DOCUMENT TEXT:
* * *
Goods means any goods manufactured and supplied by PPG to the Customer.
GST means any goods and services or value added tax, including GST, within the meaning of A New Tax System (Goods and Services Tax) Act 1999 (Cth) and its associated regulations as amended or varied from time to time.
Intellectual Property means all intellectual property owned or created by or licensed to PPG, including but not limited to all registered and unregistered patents, trademarks, copyright, designs, confidential information, technical information, trade secrets, processes, techniques and know-how including (but not limited to) any intellectual property that is used or created by PPG in the production or manufacturing of the Goods or the provision of the Services.
Pfitzner Performance Gearbox or PPG means Pfitzner Performance Gearbox Pty Limited, ACN 095 283 686 and ABN 68 095 283 686.
PPSA means the Personal Property Securities Act 2009 (Cth) and its associated regulations as amended.
Price means any price, including any quotation, for the Goods or Services, subject to clause 3.
Purchase Order means a purchase order for Goods or Services placed by a Customer to PPG in accordance with these Terms.
Services means any services provided by PPG to the Customer.
* * *
[Stored entries]
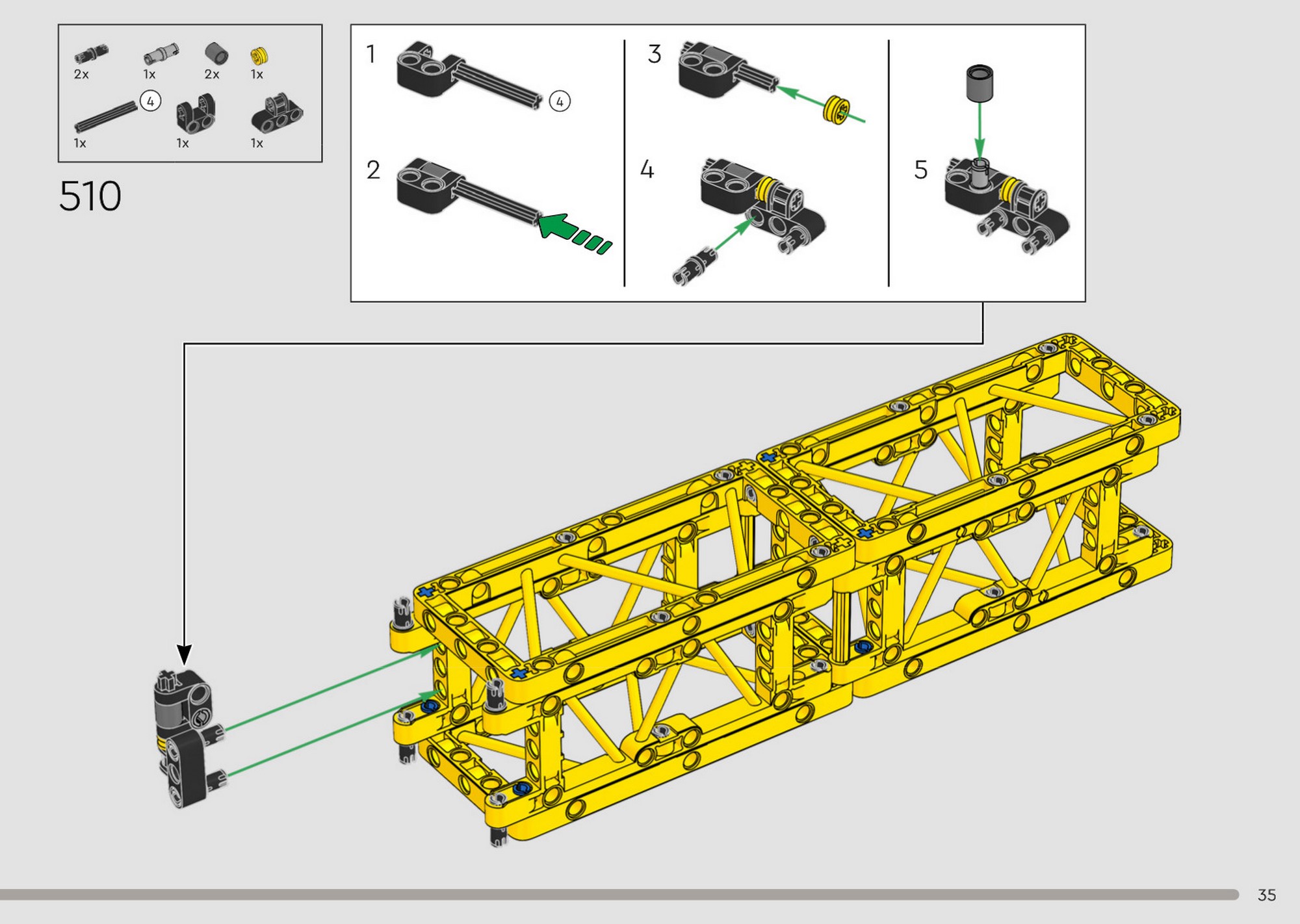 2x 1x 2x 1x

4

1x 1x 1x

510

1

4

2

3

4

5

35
* * *
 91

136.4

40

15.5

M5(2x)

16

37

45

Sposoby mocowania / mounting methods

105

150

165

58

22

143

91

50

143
* * *
Put this sentence from the definitions into Spanish: "Services means any services provided by PPG to the Customer." The stored rows have nothing to do with the definitions.

Servicios significa cualquier servicio prestado por PPG al Cliente.